┌────────

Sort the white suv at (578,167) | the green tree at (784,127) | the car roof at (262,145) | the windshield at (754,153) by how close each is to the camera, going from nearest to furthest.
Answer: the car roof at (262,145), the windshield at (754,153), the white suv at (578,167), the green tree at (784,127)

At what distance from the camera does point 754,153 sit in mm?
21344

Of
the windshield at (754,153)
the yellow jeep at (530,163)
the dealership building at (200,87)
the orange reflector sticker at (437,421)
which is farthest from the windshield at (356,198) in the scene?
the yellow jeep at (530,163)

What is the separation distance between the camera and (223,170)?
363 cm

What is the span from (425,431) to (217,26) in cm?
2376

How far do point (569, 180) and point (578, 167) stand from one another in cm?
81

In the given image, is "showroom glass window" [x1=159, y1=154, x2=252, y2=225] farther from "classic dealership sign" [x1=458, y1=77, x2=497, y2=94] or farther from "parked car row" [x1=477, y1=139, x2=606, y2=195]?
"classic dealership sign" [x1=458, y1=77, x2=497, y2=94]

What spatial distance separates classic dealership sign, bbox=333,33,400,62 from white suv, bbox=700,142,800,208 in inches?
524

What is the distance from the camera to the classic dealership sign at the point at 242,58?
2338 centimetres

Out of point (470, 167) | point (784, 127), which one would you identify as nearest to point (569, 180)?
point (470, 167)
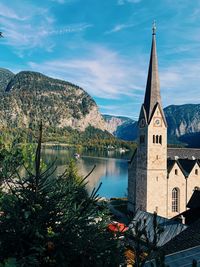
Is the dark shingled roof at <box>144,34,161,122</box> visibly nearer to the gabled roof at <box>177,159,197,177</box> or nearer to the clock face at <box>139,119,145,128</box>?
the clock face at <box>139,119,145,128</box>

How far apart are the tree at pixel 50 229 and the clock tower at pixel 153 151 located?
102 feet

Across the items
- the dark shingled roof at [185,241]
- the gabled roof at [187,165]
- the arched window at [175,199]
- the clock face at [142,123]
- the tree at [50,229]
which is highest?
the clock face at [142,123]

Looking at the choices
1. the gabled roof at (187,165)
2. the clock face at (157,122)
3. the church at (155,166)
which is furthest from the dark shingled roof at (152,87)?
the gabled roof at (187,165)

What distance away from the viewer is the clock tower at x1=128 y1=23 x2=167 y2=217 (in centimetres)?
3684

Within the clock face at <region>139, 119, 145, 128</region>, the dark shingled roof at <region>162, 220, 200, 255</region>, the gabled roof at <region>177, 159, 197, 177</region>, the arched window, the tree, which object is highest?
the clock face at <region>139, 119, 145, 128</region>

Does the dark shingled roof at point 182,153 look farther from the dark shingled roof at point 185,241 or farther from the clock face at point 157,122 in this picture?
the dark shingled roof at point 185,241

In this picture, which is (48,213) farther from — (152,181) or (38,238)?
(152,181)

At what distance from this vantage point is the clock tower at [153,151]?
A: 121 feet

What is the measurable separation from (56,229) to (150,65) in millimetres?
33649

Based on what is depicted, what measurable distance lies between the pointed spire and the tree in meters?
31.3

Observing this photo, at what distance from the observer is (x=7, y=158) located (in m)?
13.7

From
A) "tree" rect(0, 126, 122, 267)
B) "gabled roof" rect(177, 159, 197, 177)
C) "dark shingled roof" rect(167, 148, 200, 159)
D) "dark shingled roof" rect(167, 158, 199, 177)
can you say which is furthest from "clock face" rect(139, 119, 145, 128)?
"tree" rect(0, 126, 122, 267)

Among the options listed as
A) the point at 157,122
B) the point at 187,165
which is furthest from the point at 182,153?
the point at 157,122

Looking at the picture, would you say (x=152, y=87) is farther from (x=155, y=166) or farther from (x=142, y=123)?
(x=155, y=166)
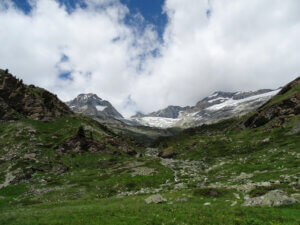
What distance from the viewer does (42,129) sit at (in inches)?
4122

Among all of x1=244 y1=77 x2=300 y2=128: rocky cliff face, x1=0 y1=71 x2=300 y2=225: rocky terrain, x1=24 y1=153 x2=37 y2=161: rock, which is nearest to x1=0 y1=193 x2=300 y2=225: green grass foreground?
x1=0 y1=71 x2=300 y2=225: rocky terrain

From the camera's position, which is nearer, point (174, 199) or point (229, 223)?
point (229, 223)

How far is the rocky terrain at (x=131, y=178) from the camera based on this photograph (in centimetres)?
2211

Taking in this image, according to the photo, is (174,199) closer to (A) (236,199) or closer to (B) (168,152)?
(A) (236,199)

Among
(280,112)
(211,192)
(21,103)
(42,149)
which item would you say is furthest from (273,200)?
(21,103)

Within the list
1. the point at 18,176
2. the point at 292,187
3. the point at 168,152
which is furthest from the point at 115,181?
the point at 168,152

└────────
┌────────

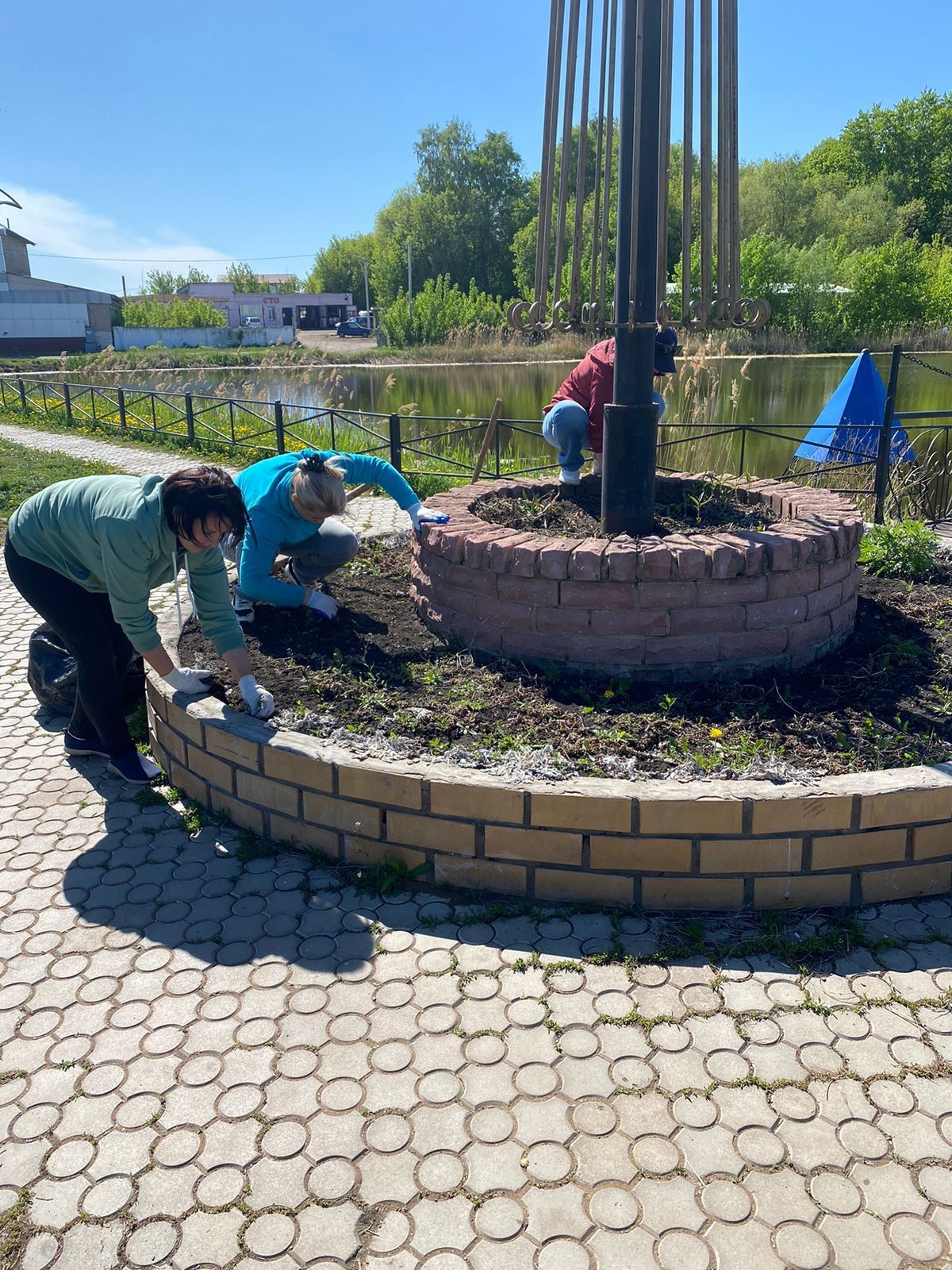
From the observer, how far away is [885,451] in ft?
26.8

└────────

How many lines in the records above contain the string "highest"? Matching is case-sensitive. Reply with the number only.

2